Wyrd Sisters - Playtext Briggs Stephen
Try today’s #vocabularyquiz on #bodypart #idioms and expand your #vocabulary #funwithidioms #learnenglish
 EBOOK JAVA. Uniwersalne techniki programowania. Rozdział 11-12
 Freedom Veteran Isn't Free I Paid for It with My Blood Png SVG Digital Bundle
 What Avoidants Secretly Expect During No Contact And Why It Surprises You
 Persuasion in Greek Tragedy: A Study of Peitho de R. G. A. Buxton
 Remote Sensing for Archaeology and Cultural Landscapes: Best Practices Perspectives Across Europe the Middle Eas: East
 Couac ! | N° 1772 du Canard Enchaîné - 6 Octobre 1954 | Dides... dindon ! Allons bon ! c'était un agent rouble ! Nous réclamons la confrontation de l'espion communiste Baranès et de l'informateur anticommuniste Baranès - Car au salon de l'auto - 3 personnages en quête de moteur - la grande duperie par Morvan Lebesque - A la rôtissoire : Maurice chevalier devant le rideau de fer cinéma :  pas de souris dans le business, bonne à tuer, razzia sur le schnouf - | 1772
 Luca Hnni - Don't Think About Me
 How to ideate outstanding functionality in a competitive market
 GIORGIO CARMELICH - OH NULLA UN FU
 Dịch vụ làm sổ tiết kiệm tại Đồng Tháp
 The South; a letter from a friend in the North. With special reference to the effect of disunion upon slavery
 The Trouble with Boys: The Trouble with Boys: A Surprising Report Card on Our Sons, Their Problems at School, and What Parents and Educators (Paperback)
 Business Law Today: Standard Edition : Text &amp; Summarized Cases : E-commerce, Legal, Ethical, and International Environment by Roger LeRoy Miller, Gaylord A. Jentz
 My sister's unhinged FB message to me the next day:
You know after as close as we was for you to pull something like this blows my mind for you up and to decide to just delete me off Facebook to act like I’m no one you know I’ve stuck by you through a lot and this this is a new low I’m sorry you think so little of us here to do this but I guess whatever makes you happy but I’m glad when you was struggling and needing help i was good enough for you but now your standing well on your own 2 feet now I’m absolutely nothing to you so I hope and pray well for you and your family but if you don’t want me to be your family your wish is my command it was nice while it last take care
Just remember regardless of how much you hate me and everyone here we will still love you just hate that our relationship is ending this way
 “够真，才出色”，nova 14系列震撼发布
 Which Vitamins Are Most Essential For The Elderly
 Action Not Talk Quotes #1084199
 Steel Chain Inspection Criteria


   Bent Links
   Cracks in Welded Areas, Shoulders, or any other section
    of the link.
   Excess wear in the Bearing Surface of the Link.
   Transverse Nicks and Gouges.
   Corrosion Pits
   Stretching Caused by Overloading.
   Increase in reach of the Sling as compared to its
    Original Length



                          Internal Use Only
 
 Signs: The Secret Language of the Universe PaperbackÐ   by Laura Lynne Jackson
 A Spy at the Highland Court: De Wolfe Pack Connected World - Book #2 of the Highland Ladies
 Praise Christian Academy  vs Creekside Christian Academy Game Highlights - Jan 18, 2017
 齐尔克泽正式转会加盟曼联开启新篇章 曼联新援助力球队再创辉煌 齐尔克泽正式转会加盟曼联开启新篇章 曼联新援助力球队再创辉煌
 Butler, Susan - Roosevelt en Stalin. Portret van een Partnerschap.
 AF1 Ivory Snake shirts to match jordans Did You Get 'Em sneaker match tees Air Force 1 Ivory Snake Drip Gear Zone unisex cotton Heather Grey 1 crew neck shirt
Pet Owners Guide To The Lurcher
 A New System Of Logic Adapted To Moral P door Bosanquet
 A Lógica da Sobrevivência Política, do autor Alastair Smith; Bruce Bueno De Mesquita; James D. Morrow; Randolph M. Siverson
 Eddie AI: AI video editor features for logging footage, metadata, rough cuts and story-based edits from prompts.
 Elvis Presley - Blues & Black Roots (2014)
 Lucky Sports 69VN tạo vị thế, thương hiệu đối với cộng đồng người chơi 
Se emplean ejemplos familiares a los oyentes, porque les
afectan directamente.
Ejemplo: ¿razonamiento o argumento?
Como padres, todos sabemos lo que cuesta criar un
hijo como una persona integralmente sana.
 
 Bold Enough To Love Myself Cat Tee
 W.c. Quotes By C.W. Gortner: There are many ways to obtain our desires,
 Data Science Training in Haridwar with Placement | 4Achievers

--------

What needs to be done: Where a line in the records above includes the string "your", show it.

Task output:
Try today’s #vocabularyquiz on #bodypart #idioms and expand your #vocabulary #funwithidioms #learnenglish
You know after as close as we was for you to pull something like this blows my mind for you up and to decide to just delete me off Facebook to act like I’m no one you know I’ve stuck by you through a lot and this this is a new low I’m sorry you think so little of us here to do this but I guess whatever makes you happy but I’m glad when you was struggling and needing help i was good enough for you but now your standing well on your own 2 feet now I’m absolutely nothing to you so I hope and pray well for you and your family but if you don’t want me to be your family your wish is my command it was nice while it last take care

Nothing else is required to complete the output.